Task goal - Every line of the data below is to be duplicated exactly, pictures excepted.

======== Excerpted data ========

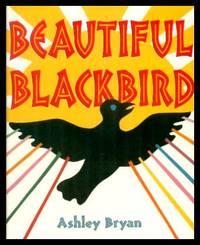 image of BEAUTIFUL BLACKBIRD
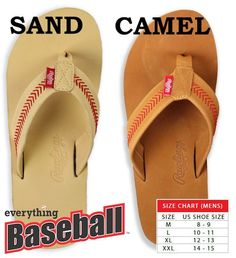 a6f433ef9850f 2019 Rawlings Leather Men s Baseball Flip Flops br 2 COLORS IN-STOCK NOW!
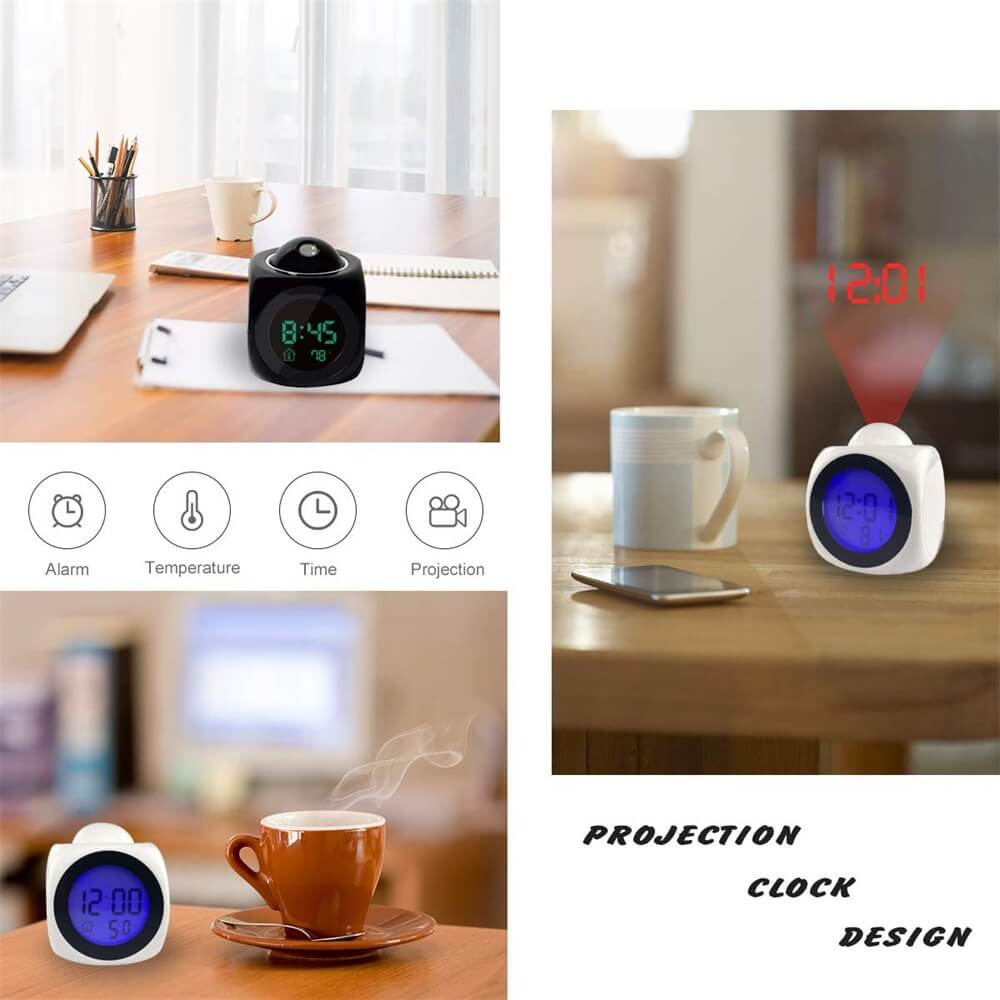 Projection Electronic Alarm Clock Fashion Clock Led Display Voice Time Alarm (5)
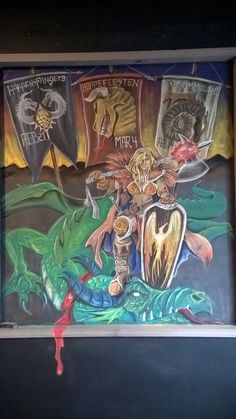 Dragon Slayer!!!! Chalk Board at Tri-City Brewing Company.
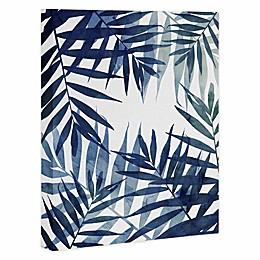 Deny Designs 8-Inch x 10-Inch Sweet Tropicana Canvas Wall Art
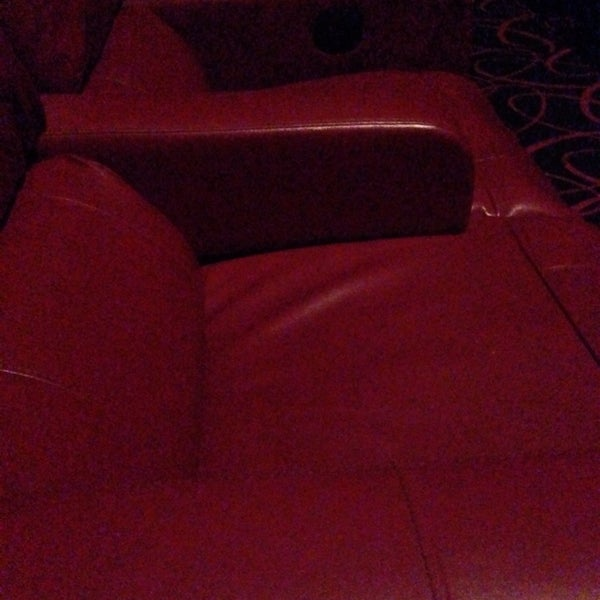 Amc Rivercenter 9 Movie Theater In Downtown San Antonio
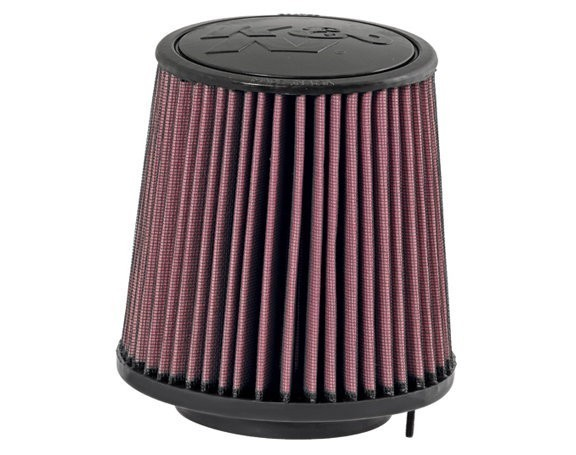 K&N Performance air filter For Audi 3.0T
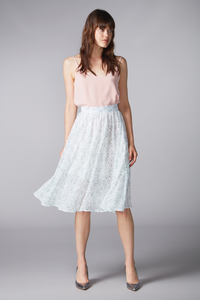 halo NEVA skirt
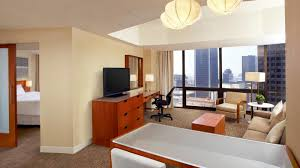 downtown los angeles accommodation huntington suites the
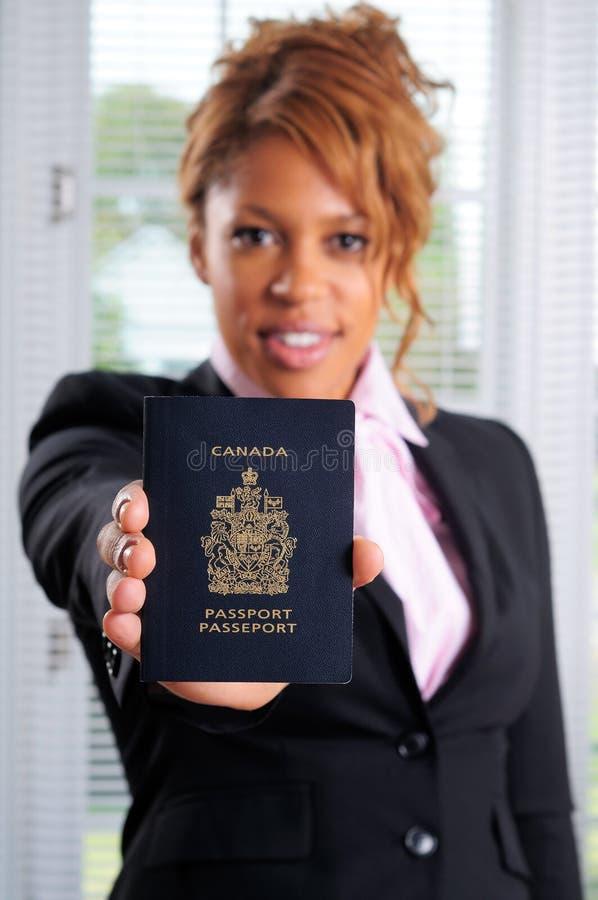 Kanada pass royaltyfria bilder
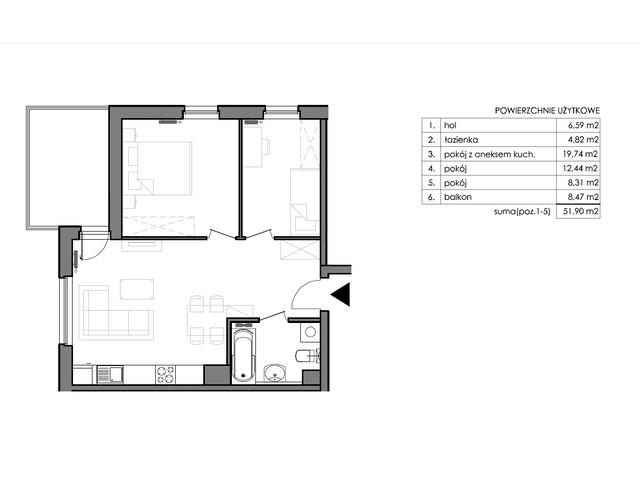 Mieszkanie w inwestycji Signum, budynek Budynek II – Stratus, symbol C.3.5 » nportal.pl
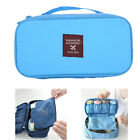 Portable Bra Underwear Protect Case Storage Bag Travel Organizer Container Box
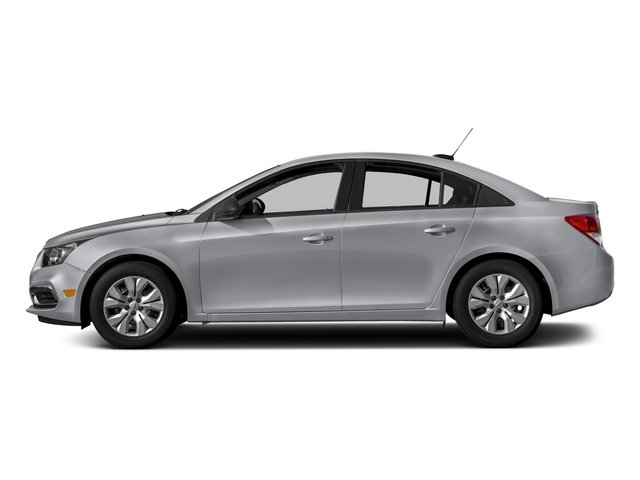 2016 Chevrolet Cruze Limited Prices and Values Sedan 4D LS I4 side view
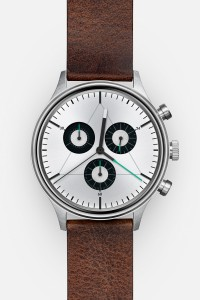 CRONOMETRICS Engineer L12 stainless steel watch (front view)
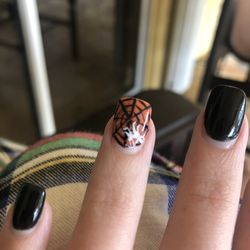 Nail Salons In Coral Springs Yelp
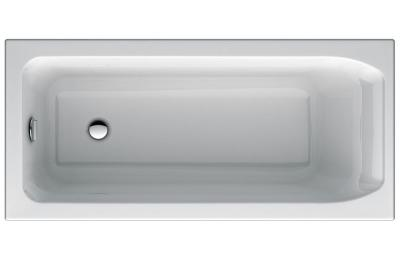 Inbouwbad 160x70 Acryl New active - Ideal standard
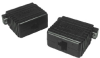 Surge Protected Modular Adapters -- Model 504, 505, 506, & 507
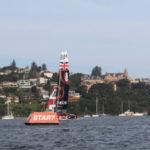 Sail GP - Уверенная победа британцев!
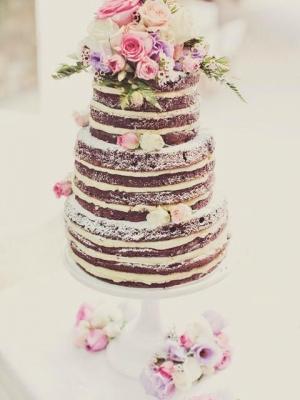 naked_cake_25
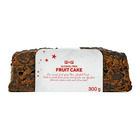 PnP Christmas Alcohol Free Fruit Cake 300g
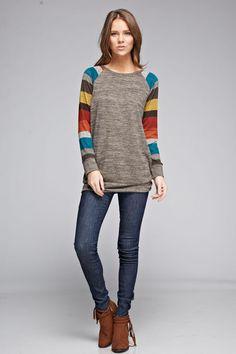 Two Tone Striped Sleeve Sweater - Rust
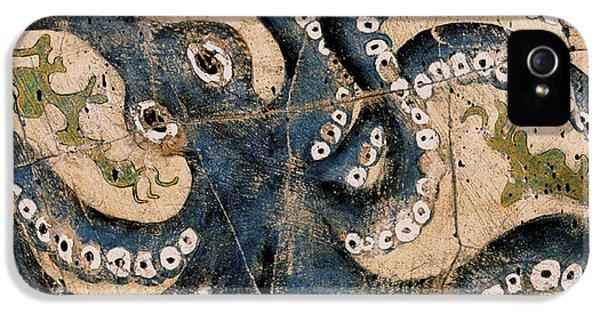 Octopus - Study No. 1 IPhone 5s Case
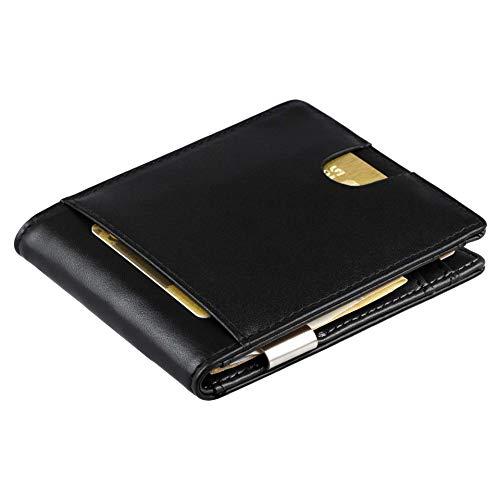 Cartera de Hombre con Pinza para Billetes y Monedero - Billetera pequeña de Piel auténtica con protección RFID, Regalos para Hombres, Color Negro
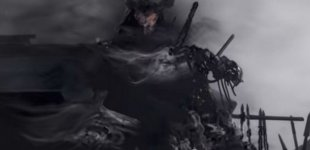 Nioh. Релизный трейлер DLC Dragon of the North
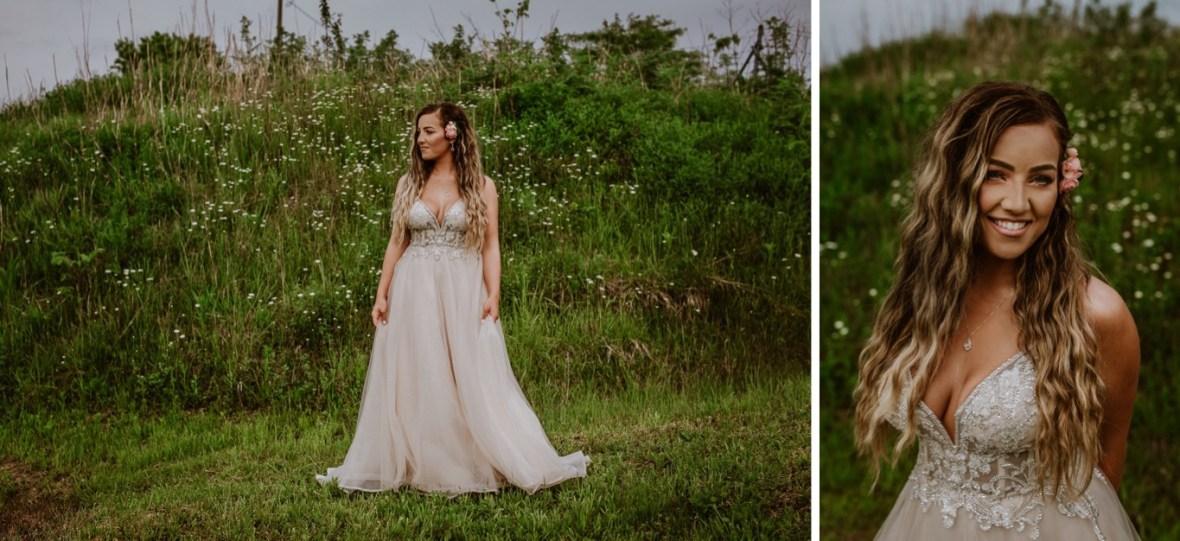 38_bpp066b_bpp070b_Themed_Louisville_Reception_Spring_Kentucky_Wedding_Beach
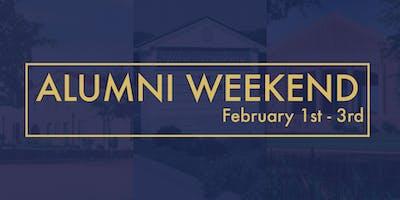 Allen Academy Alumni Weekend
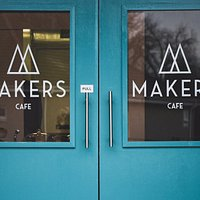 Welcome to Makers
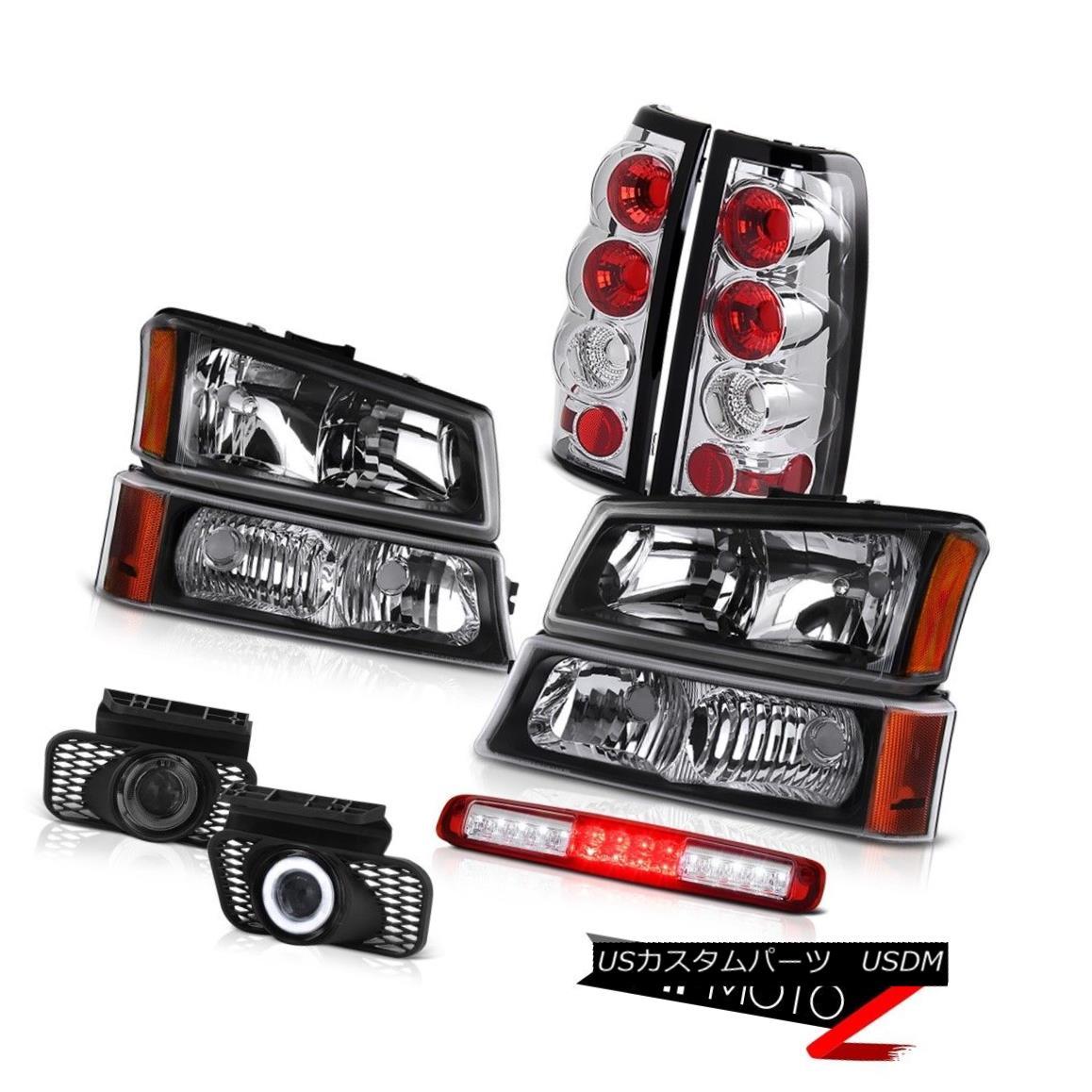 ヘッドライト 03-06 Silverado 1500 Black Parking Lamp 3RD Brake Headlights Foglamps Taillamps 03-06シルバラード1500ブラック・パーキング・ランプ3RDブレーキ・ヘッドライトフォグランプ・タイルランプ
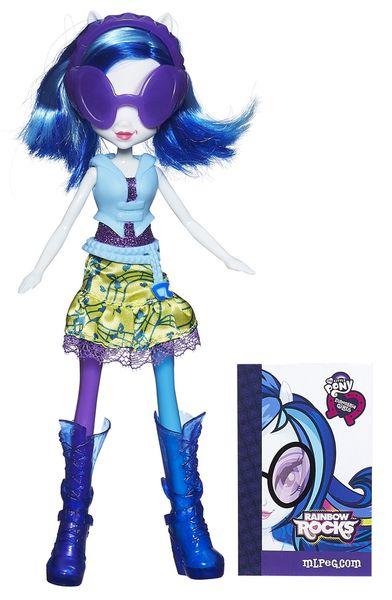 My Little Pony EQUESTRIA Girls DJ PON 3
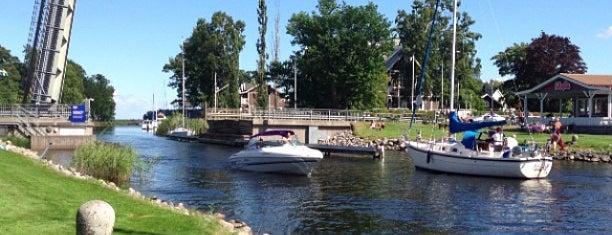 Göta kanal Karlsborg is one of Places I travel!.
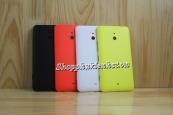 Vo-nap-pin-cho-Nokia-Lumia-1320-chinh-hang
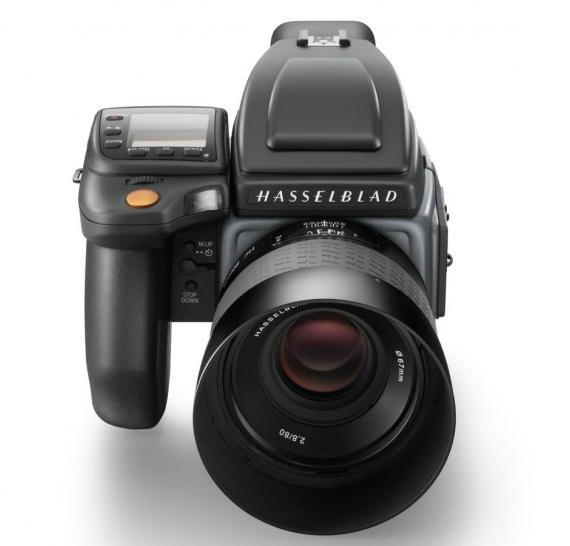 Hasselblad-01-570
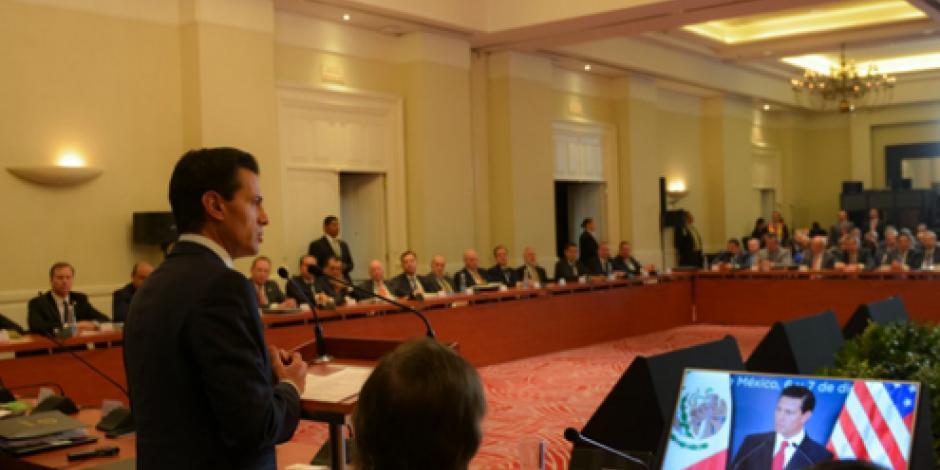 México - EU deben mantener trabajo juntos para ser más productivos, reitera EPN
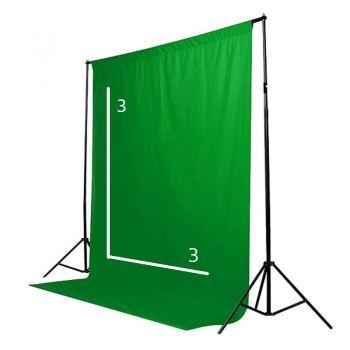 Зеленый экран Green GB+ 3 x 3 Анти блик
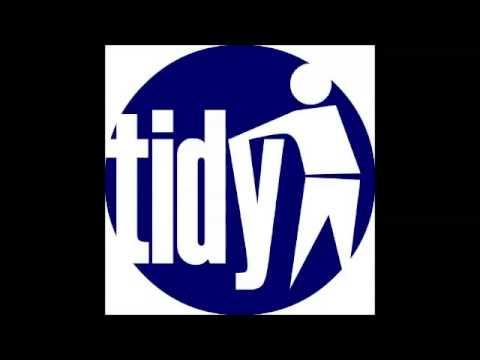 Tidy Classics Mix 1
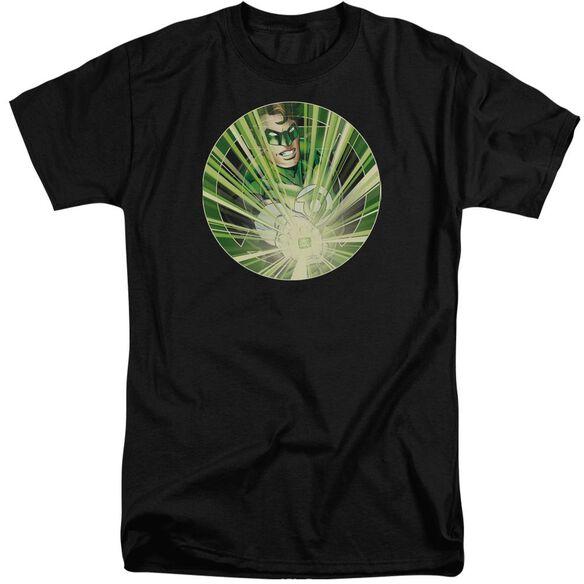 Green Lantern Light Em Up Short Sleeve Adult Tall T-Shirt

========

Exercise answer -
 image of BEAUTIFUL BLACKBIRD
 a6f433ef9850f 2019 Rawlings Leather Men s Baseball Flip Flops br 2 COLORS IN-STOCK NOW!
 Projection Electronic Alarm Clock Fashion Clock Led Display Voice Time Alarm (5)
 Dragon Slayer!!!! Chalk Board at Tri-City Brewing Company.
 Deny Designs 8-Inch x 10-Inch Sweet Tropicana Canvas Wall Art
 Amc Rivercenter 9 Movie Theater In Downtown San Antonio
 K&N Performance air filter For Audi 3.0T
 halo NEVA skirt
 downtown los angeles accommodation huntington suites the
 Kanada pass royaltyfria bilder
 Mieszkanie w inwestycji Signum, budynek Budynek II – Stratus, symbol C.3.5 » nportal.pl
 Portable Bra Underwear Protect Case Storage Bag Travel Organizer Container Box
 2016 Chevrolet Cruze Limited Prices and Values Sedan 4D LS I4 side view
 CRONOMETRICS Engineer L12 stainless steel watch (front view)
 Nail Salons In Coral Springs Yelp
 Inbouwbad 160x70 Acryl New active - Ideal standard
 Surge Protected Modular Adapters -- Model 504, 505, 506, & 507
 Sail GP - Уверенная победа британцев!
 naked_cake_25
 PnP Christmas Alcohol Free Fruit Cake 300g
 Two Tone Striped Sleeve Sweater - Rust
 Octopus - Study No. 1 IPhone 5s Case
 Cartera de Hombre con Pinza para Billetes y Monedero - Billetera pequeña de Piel auténtica con protección RFID, Regalos para Hombres, Color Negro
 Nioh. Релизный трейлер DLC Dragon of the North
 38_bpp066b_bpp070b_Themed_Louisville_Reception_Spring_Kentucky_Wedding_Beach
 Allen Academy Alumni Weekend
 Welcome to Makers
 ヘッドライト 03-06 Silverado 1500 Black Parking Lamp 3RD Brake Headlights Foglamps Taillamps 03-06シルバラード1500ブラック・パーキング・ランプ3RDブレーキ・ヘッドライトフォグランプ・タイルランプ
 My Little Pony EQUESTRIA Girls DJ PON 3
 Göta kanal Karlsborg is one of Places I travel!.
 Vo-nap-pin-cho-Nokia-Lumia-1320-chinh-hang
 Hasselblad-01-570
 México - EU deben mantener trabajo juntos para ser más productivos, reitera EPN
 Зеленый экран Green GB+ 3 x 3 Анти блик
 Tidy Classics Mix 1
 Green Lantern Light Em Up Short Sleeve Adult Tall T-Shirt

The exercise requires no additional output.